According to the figures provided by the Dictionary of Sydney Project, the Northern and Eastern suburbs have a few percentage points above the Sydney regional level in average. The website, which provides profiles of every Sydney suburb, relies on census data only, hence the credibility and the professionalism of its results.
If we take two of the most famous Sydney suburbs – Mosman and Bellevue Hill – (Northern and Eastern respectively) as examples and compare them, we can see the difference from the rest of the Sydney Region. The percentage of the total population employed status is at 62.8% in Mosman and 60.6% in Bellevue Hill, against the 57.9% of the regional level. Managers and professionals account for a total of 63.3% in Mosman and 61.5% in Bellevue Hill, against the 37.6% of the Sydney Region. Finally, 38% of the households earn more than $2,000 weekly in Mosman and 36% in Bellevue Hill, while the regional average is of 16.8%.
These are pretty impressive figures and they can be extended to many of the surrounding suburbs. This puts the East and the North on the same level substantially. What can be considered better? Where does all the rivalry come from?
If you want to form your own opinion it would be best if you avoided asking Sydneysiders. People from the Eastern Suburbs will tell you that the North Shore is nothing compared to their suburbs and people from the North will of course tell you their part of the city is the best. Ironically, people from other suburbs will say none of the two is that good because of the people living there.
Phil from Mosman thinks, “Living in the North Shore is great. It’s quiet and well kept.
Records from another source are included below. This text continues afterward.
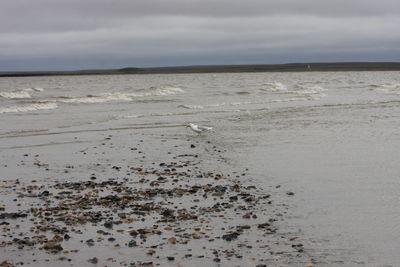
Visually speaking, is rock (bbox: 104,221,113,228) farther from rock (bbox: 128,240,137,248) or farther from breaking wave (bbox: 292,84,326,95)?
breaking wave (bbox: 292,84,326,95)

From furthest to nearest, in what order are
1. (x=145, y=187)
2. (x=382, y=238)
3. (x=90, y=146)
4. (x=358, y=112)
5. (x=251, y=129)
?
(x=358, y=112) → (x=251, y=129) → (x=90, y=146) → (x=145, y=187) → (x=382, y=238)

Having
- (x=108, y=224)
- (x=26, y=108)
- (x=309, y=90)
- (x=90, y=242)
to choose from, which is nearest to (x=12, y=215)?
(x=108, y=224)

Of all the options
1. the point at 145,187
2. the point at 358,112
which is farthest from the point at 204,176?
the point at 358,112

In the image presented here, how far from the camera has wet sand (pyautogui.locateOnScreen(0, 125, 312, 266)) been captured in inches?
233

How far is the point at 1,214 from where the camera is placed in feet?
24.5

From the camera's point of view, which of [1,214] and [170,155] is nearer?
[1,214]

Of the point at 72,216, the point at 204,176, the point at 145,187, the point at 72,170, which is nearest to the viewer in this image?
the point at 72,216

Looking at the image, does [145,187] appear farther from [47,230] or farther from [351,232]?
[351,232]

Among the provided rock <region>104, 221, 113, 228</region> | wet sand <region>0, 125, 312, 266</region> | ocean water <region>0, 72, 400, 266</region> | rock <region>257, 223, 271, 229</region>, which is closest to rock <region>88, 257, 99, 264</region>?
wet sand <region>0, 125, 312, 266</region>

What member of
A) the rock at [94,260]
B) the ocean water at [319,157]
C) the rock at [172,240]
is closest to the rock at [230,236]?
the rock at [172,240]

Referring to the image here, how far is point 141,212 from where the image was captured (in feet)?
24.8

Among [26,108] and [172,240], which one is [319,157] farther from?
[26,108]

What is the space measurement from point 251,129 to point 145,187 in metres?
9.63

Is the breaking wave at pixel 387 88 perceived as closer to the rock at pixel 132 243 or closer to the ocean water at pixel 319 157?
the ocean water at pixel 319 157
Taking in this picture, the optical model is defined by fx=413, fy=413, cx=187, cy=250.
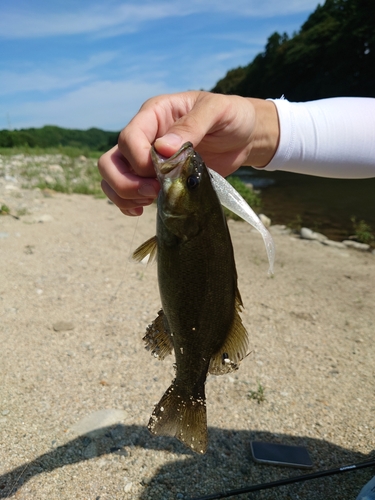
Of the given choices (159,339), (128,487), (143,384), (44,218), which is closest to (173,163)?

I would never live in the East, too close to the city, there’re far too many homeless people and it’s more dangerous.” Thomas from Edgecliff, on the other hand, says, “My suburb is quiet and close enough to the night life, yet far from the chaos and danger of a big city like Sydney.” When asked about what he thinks of the North Shore he simply says, “It’s a nice place even though I’m not particularly fond of the people, they can be pretty snobbish and they tend to socialise with people from the same areas only.”
Comments are not always that friendly and it’s not unusual to hear about fights outside clubs caused by North/East rivalries.
Facebook can be useful to see how big the rivalry is. There’re tons of facebook groups dedicated to the North Shore or the Easter Suburbs. Some of them are appreciation groups, some others are hate groups. “North Shore/Northern Suburbs people are shallow snobs”, “The Eastern suburbs are so much better than the North Shore” and “The North Shore is SO much better than the Eastern Suburbs” are some of those groups. Offensive comments towards people from both areas are easy to be found in all groups.
The latter two, with more than 2,000 members each, go as far as providing a full list of reasons why their suburbs are better and why they wouldn’t live anywhere else. On one hand, the Eastern Suburbs are accused of having more crime, worse schools, polluted beaches, smaller houses, too close to the city, and its female inhabitants are rumoured to have an obsession for botox. On the other hand, the North Shore is considered too distant from the city life, with no culture, more conservative political beliefs, worse transportation system and the people are said to be shallow and snobbish.
While I find it entertaining and almost hilarious to read what’s written in one group and the other, it is sad that there are some people, especially among the young, who take their sense of belonging to a particular suburb so seriously, that they would make fun or, worse, get into a fight with people who are from different area. Sydney is so much better than pointless local rivalries. It would be nice if people could put some effort into avoiding the trap of clichés and shallowness.